We call on to our legislators to reject House Bill No. 4727 which seeks for the reimposition of Death Penalty. Capital punishment must not be revived for any crime for the following reasons;

  1. The death penalty desecrates the right to life, which is sacrosanct and inviolable, and it is an affront to human dignity. Pope Francis instructs that the “inviolability of life extends to the criminal."
  2. Empirical data from the Philippines and worldwide documents that the death penalty through the years has not been an effective deterrent to crime.
  3. The death penalty exacerbates the culture of violence and its revival adds State-sanctioned killings to the ongoing unabated extrajudicial killings related to the deathly campaign against the drug menace.
  4. The death penalty cannot be prioritized over the long-delayed reforms in our flawed police, prosecutorial and judicial systems, which make genuine justice illusory too the majority of our people.
  5. The death penalty further marginalizes and victimizes the poor who can neither retain competent counsel nor influence court processes.
  6. Capital punishment enforces punitive and retributive justice instead of promoting the modern concept of penology on restorative justice, which aims to reform the convict and prepare his integration into society.
  7. The revival of the death penalty utterly fails to consider that human justice us fallible and even the innocent can be executed. The fact that many death sentences are reversed anyway upon automatic review by the Supreme Court is not a proper argument for the re-imposition of the death penalty. It overlooks the irreparable trauma of a convict and his family while awaiting the final decision on his death sentence. In fact, Commissioner Joaquin Bernas during the Constitutional Commission deliberates clearly stated that “…capital punishment is inhuman for the convict and his family who are traumatized by the waiting, even if it is never carried out.”
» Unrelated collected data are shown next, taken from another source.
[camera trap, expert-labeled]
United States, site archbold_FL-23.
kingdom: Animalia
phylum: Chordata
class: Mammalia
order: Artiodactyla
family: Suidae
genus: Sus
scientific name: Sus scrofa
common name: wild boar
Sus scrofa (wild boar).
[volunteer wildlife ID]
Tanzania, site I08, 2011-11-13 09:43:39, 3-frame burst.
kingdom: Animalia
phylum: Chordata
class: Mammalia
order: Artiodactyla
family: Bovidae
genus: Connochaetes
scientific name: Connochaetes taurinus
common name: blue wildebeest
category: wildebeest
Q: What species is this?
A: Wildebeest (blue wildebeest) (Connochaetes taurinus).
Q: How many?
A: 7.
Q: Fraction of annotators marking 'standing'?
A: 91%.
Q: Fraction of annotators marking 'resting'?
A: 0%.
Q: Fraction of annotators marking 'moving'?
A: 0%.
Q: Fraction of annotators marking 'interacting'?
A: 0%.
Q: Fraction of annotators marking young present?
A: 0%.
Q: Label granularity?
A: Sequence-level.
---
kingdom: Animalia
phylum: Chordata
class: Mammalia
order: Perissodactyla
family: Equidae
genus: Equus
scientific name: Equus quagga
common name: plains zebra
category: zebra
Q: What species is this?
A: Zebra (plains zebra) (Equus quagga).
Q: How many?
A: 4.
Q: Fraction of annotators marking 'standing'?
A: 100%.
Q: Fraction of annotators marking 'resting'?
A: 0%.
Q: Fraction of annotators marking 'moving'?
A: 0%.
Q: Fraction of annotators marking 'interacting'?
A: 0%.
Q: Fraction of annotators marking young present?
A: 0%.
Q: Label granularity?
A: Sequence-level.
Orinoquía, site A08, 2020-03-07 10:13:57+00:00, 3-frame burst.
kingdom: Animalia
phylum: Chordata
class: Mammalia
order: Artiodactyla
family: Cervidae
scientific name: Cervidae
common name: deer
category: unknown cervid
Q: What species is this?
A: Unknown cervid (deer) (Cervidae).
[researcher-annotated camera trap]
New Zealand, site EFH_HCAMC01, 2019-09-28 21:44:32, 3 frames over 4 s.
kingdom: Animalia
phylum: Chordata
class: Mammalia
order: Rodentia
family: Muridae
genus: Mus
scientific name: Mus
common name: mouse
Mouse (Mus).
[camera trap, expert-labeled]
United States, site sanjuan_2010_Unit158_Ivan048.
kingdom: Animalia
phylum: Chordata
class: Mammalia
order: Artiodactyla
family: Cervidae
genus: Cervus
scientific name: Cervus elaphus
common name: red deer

  8. The 1987 Constitution does not prescribe the death penalty. On the contrary, it abolished the death penalty, although the Congress is allowed to reimpose it for compelling reasons on heinous crimes.
  9. However, as a State Party to the International Covenant on Civil and Political Rights (ICCPR) and the Second Optional protocol on the ICCPR, after the ratification of the Constitution, the Philippines is committed to abolish the death penalty and not to reimpose it. These treaty obligations, as accepted principles of international law, form part of the Philippine law, primarily the Constitution. International conventions and jurisprudence provide that a country cannot assert its domestic law or Constitution to negate or violate its treaty obligations.
  10. There are serious economic repercussions if the Philippines reimposes the death penalty as we would lose free tariff privileges on our exports to European Union countries which require adherence to human rights.
  11. With the revival of the death penalty, the Philippines would lose moral ascendancy in negotiating for the lifting of the death sentences on Filipino OFWs numbering over 70 worldwide.
  12. The irreversible trend is the diminishing number of countries imposing the death penalty. Out of 195 countries documented by the UN, only 37 retain the death penalty in both law and in practice. Only four countries – China, Iran, Pakistan and Saudi Arabia – account for 90% of executions.

Finally, we call on to our legislators to focus more on urgent matters such as creating more jobs, pass bills that would help in alleviating poverty, and honor the right of the people to live with dignity.